O que fazer -
1. Com base na notícia sobre as reformas, diga a que se devem os atrasos nos processos da primeira pensão e o que o ministro espera que os resolva. Responda em uma a três frases.
2. Resuma a notícia sobre as reformas em duas frases.

:: Excerto da página ::

Trabalho

Reformas. Governo quer normalizar pagamentos até ao final do ano

José Vieira da Silva, ministro do Trabalho, Solidariedade e Segurança Social. Fotografia: Jorge Amaral/Global Imagens
José Vieira da Silva, ministro do Trabalho, Solidariedade e Segurança Social. Fotografia: Jorge Amaral/Global Imagens

Vieira da Silva espera que o reforço de pessoal e o novo sistema informático permitam solucionar os atrasos

O ministro do do Trabalho, Solidariedade e Segurança Social, Vieira da Silva, quer normalizar o pagamento das reformas até ao final do ano. Neste momento, há atrasos na atribuição de pensões que atingem os nove meses, “um problema que o Governo já tinha identificado”, disse.

Vieira da Silva pretende ter “até ao final do ano valores aceitáveis para pagamento da primeira pensão”, processos que admite estarem atrasados devido “basicamente a um problema de pessoal”.

:::
:: Dados fornecidos ::

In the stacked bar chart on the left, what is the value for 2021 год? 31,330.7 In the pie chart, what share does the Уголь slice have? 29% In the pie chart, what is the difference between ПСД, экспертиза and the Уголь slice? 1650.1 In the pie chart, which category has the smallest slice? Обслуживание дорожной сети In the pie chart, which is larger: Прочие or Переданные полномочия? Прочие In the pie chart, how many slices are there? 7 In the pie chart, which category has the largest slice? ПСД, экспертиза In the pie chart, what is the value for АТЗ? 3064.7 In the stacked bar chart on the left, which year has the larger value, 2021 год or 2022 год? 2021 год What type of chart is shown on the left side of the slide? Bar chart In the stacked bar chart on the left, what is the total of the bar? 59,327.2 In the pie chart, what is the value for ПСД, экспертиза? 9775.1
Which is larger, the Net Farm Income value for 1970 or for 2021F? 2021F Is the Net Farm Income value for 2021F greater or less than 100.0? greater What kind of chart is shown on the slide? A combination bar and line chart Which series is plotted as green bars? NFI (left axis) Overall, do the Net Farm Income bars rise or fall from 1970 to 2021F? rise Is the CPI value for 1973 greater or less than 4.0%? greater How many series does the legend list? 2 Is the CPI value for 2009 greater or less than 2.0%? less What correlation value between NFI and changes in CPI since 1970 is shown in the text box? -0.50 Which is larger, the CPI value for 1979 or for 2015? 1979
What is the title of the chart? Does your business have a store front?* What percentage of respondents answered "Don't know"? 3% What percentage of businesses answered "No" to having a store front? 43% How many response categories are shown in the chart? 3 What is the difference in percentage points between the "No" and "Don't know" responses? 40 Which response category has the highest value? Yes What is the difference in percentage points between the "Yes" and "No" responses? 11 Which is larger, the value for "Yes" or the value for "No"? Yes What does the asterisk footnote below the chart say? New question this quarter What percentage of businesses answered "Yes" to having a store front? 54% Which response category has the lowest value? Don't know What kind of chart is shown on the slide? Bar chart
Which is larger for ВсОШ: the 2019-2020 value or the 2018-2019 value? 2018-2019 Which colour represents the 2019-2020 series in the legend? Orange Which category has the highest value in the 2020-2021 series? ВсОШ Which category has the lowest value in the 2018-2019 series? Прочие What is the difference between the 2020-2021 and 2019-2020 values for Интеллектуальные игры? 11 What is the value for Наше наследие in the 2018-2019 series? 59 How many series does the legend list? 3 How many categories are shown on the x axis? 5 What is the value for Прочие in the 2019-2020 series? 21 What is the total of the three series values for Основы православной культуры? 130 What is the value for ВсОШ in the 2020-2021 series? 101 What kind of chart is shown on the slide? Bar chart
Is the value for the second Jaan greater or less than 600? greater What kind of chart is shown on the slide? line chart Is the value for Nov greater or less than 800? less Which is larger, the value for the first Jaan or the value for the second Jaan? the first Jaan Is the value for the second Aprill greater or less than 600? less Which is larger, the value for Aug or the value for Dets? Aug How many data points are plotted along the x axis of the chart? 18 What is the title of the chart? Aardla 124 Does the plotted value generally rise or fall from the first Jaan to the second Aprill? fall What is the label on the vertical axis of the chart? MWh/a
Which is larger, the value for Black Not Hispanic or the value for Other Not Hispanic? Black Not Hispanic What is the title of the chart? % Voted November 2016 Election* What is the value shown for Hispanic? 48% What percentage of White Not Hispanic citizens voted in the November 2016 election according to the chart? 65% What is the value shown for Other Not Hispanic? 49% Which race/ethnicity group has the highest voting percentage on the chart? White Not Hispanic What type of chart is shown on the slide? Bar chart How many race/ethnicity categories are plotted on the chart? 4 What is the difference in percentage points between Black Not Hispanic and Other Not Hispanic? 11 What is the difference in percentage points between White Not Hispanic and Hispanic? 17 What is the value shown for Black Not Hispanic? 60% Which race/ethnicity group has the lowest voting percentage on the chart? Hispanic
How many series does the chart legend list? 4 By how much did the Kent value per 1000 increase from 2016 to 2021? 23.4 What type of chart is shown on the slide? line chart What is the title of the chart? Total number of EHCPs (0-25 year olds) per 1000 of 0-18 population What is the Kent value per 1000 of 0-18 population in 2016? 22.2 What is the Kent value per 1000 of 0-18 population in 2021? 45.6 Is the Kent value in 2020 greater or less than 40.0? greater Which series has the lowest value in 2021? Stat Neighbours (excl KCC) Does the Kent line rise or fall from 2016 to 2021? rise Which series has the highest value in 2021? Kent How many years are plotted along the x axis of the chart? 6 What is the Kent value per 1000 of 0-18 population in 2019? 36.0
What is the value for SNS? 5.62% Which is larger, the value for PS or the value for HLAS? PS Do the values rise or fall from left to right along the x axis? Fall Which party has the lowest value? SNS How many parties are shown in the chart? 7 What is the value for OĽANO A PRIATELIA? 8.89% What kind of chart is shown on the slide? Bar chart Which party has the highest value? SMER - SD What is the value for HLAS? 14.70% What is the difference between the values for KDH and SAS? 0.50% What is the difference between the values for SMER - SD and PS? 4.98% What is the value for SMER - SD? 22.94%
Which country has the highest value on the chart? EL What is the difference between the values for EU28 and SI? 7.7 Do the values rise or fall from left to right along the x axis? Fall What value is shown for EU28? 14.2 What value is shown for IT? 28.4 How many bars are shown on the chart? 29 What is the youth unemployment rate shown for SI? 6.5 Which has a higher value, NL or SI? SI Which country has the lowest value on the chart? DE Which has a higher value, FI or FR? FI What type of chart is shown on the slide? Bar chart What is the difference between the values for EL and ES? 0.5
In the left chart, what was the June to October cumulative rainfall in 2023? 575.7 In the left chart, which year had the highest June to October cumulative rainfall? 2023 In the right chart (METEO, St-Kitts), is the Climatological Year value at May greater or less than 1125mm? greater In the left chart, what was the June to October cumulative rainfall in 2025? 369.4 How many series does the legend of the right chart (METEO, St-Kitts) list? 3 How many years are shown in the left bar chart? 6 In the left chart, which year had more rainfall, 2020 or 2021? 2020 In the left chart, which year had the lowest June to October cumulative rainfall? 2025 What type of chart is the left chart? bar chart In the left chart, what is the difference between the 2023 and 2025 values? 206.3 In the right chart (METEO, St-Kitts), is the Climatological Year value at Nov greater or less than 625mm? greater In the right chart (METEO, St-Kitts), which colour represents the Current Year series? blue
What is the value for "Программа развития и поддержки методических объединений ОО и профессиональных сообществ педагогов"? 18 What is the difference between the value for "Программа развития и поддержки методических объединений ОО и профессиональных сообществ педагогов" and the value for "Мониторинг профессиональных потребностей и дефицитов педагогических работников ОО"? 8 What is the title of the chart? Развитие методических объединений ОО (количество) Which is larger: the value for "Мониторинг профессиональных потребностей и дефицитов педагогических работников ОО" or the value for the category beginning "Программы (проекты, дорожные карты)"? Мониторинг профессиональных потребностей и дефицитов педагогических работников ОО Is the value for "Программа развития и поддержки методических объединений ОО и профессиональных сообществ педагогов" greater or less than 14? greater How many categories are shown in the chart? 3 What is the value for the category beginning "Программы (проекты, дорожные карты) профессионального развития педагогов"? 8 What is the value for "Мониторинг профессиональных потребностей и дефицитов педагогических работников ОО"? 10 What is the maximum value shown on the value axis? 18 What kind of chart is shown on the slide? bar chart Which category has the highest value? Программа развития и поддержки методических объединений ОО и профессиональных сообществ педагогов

:::

Exercício resolvido -
1. Segundo Vieira da Silva, os atrasos nos processos da primeira pensão devem-se "basicamente a um problema de pessoal". O ministro espera que o reforço de pessoal e o novo sistema informático permitam solucionar esses atrasos.

2. O ministro do Trabalho, Solidariedade e Segurança Social, Vieira da Silva, quer normalizar o pagamento das reformas até ao final do ano, numa altura em que há atrasos de até nove meses na atribuição de pensões. O ministro atribui os atrasos basicamente a um problema de pessoal e espera que o reforço de pessoal e o novo sistema informático os resolvam.